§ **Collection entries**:
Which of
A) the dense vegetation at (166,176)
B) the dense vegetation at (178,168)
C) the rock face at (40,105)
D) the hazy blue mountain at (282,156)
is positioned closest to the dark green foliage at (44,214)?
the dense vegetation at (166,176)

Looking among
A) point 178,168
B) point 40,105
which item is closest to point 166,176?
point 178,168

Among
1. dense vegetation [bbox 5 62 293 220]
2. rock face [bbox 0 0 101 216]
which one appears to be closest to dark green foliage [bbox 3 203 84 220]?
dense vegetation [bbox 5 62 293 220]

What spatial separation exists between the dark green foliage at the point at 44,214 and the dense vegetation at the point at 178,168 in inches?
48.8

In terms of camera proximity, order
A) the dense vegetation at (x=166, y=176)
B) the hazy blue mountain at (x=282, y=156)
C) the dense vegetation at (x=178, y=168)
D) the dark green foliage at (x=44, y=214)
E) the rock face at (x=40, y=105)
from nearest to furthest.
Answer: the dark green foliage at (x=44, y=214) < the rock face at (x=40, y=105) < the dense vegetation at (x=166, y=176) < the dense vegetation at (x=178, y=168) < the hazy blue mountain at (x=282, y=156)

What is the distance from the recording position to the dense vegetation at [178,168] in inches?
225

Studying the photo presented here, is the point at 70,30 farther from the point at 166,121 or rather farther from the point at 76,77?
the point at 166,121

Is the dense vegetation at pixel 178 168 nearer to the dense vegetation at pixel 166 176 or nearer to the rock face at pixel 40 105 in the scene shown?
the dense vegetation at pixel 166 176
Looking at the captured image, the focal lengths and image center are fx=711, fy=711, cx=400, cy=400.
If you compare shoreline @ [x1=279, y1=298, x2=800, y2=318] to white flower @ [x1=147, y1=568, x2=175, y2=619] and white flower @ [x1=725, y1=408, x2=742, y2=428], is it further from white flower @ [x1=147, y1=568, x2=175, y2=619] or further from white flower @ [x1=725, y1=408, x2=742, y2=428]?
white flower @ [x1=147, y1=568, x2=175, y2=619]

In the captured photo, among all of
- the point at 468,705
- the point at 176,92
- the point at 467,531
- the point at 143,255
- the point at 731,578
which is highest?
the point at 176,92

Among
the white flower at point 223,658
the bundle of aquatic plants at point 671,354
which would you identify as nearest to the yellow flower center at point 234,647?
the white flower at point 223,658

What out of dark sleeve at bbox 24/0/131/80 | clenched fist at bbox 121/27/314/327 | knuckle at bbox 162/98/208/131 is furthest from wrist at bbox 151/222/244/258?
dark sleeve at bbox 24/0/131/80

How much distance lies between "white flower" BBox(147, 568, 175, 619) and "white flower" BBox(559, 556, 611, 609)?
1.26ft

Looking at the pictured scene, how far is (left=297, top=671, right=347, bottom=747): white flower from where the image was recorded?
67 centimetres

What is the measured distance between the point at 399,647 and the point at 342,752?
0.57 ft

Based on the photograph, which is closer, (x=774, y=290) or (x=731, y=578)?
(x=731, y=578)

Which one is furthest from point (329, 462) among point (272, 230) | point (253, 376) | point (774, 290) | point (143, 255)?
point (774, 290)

§ **SET TASK**: Copy out the full listing exactly.

§ **OUTPUT FOR THIS TASK**:
Which of
A) the dense vegetation at (166,176)
B) the dense vegetation at (178,168)
C) the rock face at (40,105)
D) the hazy blue mountain at (282,156)
is positioned closest to the dark green foliage at (44,214)?
the dense vegetation at (166,176)

Looking among
A) point 178,168
B) point 40,105
which item is closest to point 166,176?
point 178,168

Among
1. dense vegetation [bbox 5 62 293 220]
2. rock face [bbox 0 0 101 216]
which one appears to be closest to dark green foliage [bbox 3 203 84 220]?
dense vegetation [bbox 5 62 293 220]

What spatial separation exists between the dark green foliage at the point at 44,214 and the dense vegetation at the point at 178,168 in inches?
48.8

In terms of camera proximity, order
A) the dense vegetation at (x=166, y=176)
B) the hazy blue mountain at (x=282, y=156)
C) the dense vegetation at (x=178, y=168)
D) the dark green foliage at (x=44, y=214)
E) the rock face at (x=40, y=105)
from nearest to furthest.
Answer: the dark green foliage at (x=44, y=214) < the rock face at (x=40, y=105) < the dense vegetation at (x=166, y=176) < the dense vegetation at (x=178, y=168) < the hazy blue mountain at (x=282, y=156)

What is the distance from the recording position to the dense vegetation at [178,168] in inches?
225

Studying the photo presented here, is the point at 70,30 farther from the point at 166,121 or rather farther from the point at 76,77?
the point at 166,121

Is the dense vegetation at pixel 178 168 nearer to the dense vegetation at pixel 166 176 or nearer to the rock face at pixel 40 105 in the scene shown?
the dense vegetation at pixel 166 176
Looking at the captured image, the focal lengths and image center are fx=711, fy=711, cx=400, cy=400.
If you compare shoreline @ [x1=279, y1=298, x2=800, y2=318] to white flower @ [x1=147, y1=568, x2=175, y2=619] and white flower @ [x1=725, y1=408, x2=742, y2=428], is it further from white flower @ [x1=147, y1=568, x2=175, y2=619] or further from white flower @ [x1=725, y1=408, x2=742, y2=428]?
white flower @ [x1=147, y1=568, x2=175, y2=619]

In the captured photo, among all of
- the point at 468,705
- the point at 176,92
- the point at 467,531
- the point at 143,255
- the point at 731,578
which is highest?
the point at 176,92

Among
the white flower at point 223,658
the bundle of aquatic plants at point 671,354
which would you identify as nearest to the yellow flower center at point 234,647?
the white flower at point 223,658

What out of dark sleeve at bbox 24/0/131/80 | clenched fist at bbox 121/27/314/327 | knuckle at bbox 162/98/208/131 is furthest from wrist at bbox 151/222/244/258?
dark sleeve at bbox 24/0/131/80

How much distance lies between "white flower" BBox(147, 568, 175, 619) and "white flower" BBox(559, 556, 611, 609)?
1.26ft

Looking at the pictured scene, how far is (left=297, top=671, right=347, bottom=747): white flower from where the image was recorded?
67 centimetres

What is the measured distance between the point at 399,647 and the point at 342,752?
0.57 ft

Based on the photograph, which is closer, (x=774, y=290) or (x=731, y=578)?
(x=731, y=578)

Which one is furthest from point (329, 462) among point (272, 230) | point (253, 376) | point (774, 290) | point (143, 255)?
point (774, 290)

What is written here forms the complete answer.